▶ **Direction 1**: Condense the paragraph of the excerpt on the Commission that begins "The Under-Secretary of State for Global Affairs" into a shorter version that keeps its main points.
▶ **Direction 2**: In the excerpt on the Commission, retype the passage from "The Deputy Minister" to "sustainable economic growth." precisely as it appears.

▶ **Page excerpt**:
The Under-Secretary of State for Global Affairs of the United States, Timothy E. Wirth, told the Commission that, as a consequence of its narrow focus, it had unnecessarily duplicated the work of other bodies, such as the United Nations Environment Programme (UNEP). Instead, the Commission should be more broadly focused, looking equally at all three aspects of sustainability. It should bring together policy-makers involved in finance, commerce, the environment and other disciplines. It should also shifts its focus to such cross-sectoral issues as the sustainability of cities and the world's food supply.
The Deputy Minister of the Environment and the Protection of Nature of Senegal, Mbaye Ndoye, told the Commission that Agenda 21 had targeted official development assistance as an essential element of sustainability. The downward trend in assistance was taking place at the very moment when it was most needed for sustainable economic growth.

▶ **Excerpted data**:
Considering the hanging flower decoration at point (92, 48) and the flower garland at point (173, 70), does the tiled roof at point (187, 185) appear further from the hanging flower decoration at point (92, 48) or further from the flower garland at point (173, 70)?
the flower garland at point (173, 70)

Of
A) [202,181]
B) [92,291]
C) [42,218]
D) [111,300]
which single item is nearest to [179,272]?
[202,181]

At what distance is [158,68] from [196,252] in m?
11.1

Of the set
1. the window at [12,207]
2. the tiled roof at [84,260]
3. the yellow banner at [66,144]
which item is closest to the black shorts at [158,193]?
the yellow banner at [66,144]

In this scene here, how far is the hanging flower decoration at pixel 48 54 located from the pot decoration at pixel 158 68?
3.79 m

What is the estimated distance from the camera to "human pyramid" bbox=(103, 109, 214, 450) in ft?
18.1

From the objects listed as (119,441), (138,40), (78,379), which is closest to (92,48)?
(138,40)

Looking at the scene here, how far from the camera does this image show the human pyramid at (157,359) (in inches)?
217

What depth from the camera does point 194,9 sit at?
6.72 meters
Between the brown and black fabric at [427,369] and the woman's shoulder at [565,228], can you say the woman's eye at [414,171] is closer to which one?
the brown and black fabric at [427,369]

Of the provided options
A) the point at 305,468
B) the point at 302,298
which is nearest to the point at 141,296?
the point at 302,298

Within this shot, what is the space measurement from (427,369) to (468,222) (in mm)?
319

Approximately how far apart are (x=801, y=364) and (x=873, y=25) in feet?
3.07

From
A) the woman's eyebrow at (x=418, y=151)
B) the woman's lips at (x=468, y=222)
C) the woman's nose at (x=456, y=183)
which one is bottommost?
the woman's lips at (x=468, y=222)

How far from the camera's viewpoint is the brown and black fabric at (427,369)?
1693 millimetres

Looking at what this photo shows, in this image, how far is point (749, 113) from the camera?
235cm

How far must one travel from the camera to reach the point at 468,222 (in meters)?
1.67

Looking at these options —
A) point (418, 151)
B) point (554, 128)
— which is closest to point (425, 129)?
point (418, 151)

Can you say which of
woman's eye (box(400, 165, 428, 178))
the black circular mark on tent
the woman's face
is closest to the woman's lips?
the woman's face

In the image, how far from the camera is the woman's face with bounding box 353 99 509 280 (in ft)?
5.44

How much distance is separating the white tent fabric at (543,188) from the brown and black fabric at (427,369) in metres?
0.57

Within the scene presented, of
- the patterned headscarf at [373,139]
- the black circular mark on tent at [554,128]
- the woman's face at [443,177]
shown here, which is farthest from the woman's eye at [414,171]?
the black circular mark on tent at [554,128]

▶ **Final result 1**: Timothy E. Wirth, the U.S. Under-Secretary of State for Global Affairs, said the Commission's narrow focus had caused it to needlessly duplicate the work of bodies such as UNEP. Wirth urged it to broaden its scope to cover all three aspects of sustainability equally and to bring together policy-makers from finance, commerce, the environment and other fields. Wirth also called for a shift toward cross-sectoral issues such as sustainable cities and the world's food supply.

▶ **Final result 2**:
The Deputy Minister of the Environment and the Protection of Nature of Senegal, Mbaye Ndoye, told the Commission that Agenda 21 had targeted official development assistance as an essential element of sustainability. The downward trend in assistance was taking place at the very moment when it was most needed for sustainable economic growth.